On our first evening in Madrid we went out for a stroll and some dinner. Along the way Donna spotted a hardware store and we went in to see what was there. They had liter sized cans of paint which are round similar to a quart of paint in the U.S.. But for a larger size, they had these rectangular paint cans which stack more efficiently. Only after we unloaded the pictures back at the hotel did we notice that the can has a picture of the Taj Mahal in India.

You can't tell from this picture but this street juggler has only one leg. Those are his crutches in the background leaning against the light post. In addition to juggling he balanced on his head on a ball. Then he stood in the middle of the ground as traffic went by so people could drop coins in his hat. In most big cities I've been in that would very dangerous, but drivers in Madrid (and also Segovia) are very respectful of pedestrians.
We are developing a collection of photos of street signs like this. Street signs are always on the side of buildings. Some are metal but more often they are ceramic tiles with the street name and a picture fired in the glaze.
This building has a very sharp corner to match the sharp corner of the intersection. The streets of Madrid were laid out long before anyone thought of automobiles and traffic signals. So in much of the city there is nothing which resembles a grid and right angle intersections are a rarity.
Most streets are designed to come together into round-about or central plazas.
The art of graffiti is alive and well in Madrid. Most of the messages seem intended to be easily read, unlike much of the graffiti in New York City, which seems be aimed at making it a challenge to read the message. Many businesses have pull down garage doors to close at night (just like in India!) But many of them have the business's name painted on the door in graffiti style. The best, most elaborate work, like the next photo, seems to be in the little ramps going to what I think are underground parking. (You have to be brave, and coming from the right direction--and have a small car to boot, I think!) Perhaps that is why the graffiti artists have so long to work on them!

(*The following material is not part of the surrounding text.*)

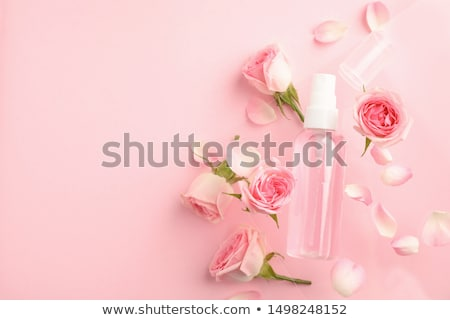 Bottle with rose scented water Stock photo © GeniusKp
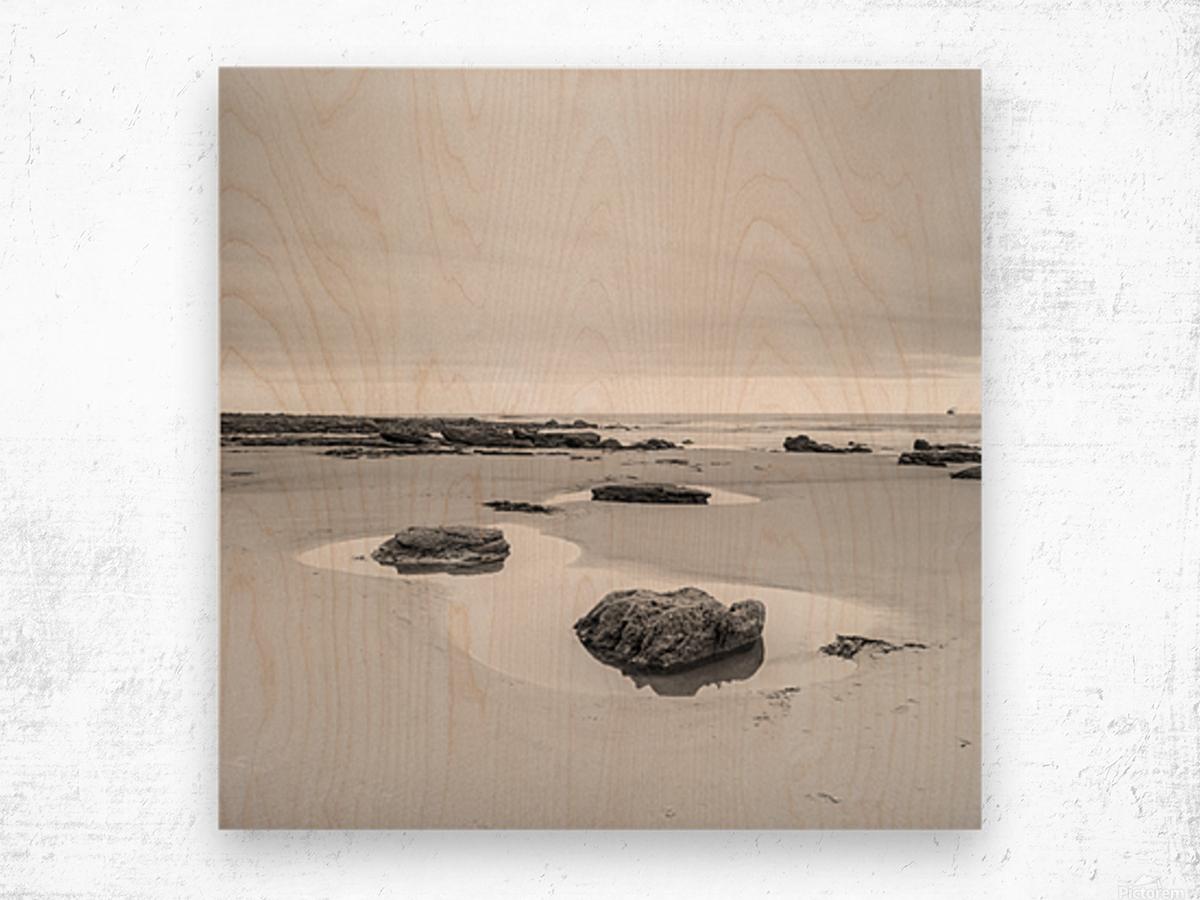 Rock pools on a sandy beach Wood print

Here are a couple of examples of food from Spain. The first picture is Huevos y patatas. Either the eggs are better here, or there is lots of butter or something, because they were really good. This was the second course of a three course meal we had at an outdoor table. We didn't care for the free appetizer, which seemed like rawhide covered on both sides by sort of mushy stuff. We found out later they were pig's ears. We didn't eat very many---even before we knew what they were.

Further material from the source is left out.